There were 179 cesarean procedures (86 primary, 93 repeat) that met the inclusion criteria during the two-month pre-interventional period and 193 (105 primary, 88 repeat) during the two-month post-intervention period. The providers’ errors in blood loss were compared between the two periods.
The mean percent error (standard deviation), which accounts for bidirectional error in either over-estimation or under-estimation, was reduced from 23.4% (79.31) pre-intervention to 10.6% (44.17) post-intervention; however, this reduction just fell short of statistical significance( p-value 0.053). ( Table 3) The absolute value of mean error (standard deviation) in provider-estimated blood loss was significantly reduced in the post-interventional period to 31.5% (32.69), compared to 47.2% (68.51) pre-intervention (p=0.009), indicating a statistically significant improvement in post-intervention accuracy of blood loss estimation.

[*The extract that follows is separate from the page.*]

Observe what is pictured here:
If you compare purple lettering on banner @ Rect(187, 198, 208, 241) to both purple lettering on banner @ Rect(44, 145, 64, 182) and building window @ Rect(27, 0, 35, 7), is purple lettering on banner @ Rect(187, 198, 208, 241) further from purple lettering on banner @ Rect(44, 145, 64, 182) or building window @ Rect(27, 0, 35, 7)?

|Pre-PLS Activity||Post-PLS Activity||p|
|Calculated Blood Loss (ml) Mean (Range)||807.4 (110.3 – 1862.7)||829.6 (282.9 – 1945.1)||0.507|
|Estimated Blood Loss (ml) Mean (Range)||803.9 (500 – 2000)||818.9 (600 – 3500)||0.468|
|Percent Error Mean (Range)||23.4 (-66.1 – 625.3)||10.6 (-57.6 – 182.8)||0.053|
|Absolute Value of Percent Error Mean (Range)||46.2 (0.7 – 625.3)||31.5 (0.04 – 182.8)||0.008|
|PLS: Programmed Learning Simulation|
Table 3 shows comparison of pre- and post-simulation calculated blood loss (mean, range), estimated blood loss (mean, range), percent error (mean, range), and absolute value of mean percent error (mean, range).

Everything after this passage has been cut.